## Aim of the exercise:
Tally every line in the following material that has the word "change" in it, and answer with that figure alone.

## The input:
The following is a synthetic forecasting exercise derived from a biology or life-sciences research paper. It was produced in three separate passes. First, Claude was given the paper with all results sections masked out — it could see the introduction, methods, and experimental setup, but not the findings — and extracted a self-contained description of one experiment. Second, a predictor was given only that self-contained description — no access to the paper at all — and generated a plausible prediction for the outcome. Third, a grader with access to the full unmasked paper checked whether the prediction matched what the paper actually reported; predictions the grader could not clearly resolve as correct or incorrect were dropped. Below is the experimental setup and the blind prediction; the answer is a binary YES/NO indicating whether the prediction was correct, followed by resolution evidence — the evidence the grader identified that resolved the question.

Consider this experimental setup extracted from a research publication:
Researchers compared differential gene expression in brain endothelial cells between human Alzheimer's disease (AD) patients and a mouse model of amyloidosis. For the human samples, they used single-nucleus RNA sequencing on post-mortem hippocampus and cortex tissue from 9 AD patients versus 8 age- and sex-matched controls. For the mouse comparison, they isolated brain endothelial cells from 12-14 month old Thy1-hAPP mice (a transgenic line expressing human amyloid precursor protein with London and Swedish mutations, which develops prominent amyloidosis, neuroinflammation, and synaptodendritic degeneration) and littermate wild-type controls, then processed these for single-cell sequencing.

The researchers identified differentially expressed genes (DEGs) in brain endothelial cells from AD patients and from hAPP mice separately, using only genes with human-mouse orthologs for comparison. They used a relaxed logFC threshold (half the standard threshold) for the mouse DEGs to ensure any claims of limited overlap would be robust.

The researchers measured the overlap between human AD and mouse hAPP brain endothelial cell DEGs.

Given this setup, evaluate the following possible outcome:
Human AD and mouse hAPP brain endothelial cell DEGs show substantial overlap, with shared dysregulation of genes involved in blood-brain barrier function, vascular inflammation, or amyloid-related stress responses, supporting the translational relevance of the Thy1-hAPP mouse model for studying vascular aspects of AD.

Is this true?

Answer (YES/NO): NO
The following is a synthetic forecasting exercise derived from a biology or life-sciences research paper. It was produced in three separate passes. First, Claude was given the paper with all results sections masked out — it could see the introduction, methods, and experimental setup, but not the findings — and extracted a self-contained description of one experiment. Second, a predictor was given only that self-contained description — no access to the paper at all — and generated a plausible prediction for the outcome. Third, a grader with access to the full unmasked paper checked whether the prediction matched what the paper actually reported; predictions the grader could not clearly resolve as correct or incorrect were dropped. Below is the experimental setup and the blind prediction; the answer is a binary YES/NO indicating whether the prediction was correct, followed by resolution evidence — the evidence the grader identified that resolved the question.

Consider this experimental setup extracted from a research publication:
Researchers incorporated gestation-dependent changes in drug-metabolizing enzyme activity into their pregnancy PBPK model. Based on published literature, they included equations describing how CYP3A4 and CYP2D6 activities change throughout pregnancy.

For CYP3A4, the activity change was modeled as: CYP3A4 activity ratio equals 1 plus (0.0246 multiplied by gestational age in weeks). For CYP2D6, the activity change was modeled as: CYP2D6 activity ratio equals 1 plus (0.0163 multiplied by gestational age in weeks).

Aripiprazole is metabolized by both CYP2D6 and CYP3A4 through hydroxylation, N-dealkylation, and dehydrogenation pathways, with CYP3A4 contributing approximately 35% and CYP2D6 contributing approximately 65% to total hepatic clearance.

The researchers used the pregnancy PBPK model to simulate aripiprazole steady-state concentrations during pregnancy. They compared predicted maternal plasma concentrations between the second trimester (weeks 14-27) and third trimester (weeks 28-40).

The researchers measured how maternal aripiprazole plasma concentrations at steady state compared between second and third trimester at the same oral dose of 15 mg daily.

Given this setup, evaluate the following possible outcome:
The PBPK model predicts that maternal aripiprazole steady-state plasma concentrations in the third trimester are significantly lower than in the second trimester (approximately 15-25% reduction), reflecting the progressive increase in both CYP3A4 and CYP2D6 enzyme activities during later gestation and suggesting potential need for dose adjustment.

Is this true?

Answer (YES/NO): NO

* * *

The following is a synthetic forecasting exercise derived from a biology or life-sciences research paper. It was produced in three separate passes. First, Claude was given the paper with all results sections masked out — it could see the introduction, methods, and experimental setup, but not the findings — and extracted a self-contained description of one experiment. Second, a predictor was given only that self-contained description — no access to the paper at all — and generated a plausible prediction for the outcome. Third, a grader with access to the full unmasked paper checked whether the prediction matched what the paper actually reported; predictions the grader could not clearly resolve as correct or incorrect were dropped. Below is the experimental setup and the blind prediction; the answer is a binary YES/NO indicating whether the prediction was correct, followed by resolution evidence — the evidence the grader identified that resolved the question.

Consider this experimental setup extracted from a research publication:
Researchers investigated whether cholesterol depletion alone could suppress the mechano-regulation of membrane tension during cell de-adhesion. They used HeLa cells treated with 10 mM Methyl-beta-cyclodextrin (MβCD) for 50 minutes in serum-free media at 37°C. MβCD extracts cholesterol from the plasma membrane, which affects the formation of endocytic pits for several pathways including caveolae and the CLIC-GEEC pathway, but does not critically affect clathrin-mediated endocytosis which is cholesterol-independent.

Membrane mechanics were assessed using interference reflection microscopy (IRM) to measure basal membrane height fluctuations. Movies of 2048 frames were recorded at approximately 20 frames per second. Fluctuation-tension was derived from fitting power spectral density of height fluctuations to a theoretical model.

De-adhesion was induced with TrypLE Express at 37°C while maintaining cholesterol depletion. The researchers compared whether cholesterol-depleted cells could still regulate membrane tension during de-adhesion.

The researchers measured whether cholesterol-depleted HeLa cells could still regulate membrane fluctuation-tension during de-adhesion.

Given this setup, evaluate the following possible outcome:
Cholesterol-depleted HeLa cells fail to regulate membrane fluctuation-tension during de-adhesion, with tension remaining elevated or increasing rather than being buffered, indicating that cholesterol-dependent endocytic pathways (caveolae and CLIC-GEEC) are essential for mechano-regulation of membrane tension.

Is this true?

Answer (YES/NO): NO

## Result of this task:
2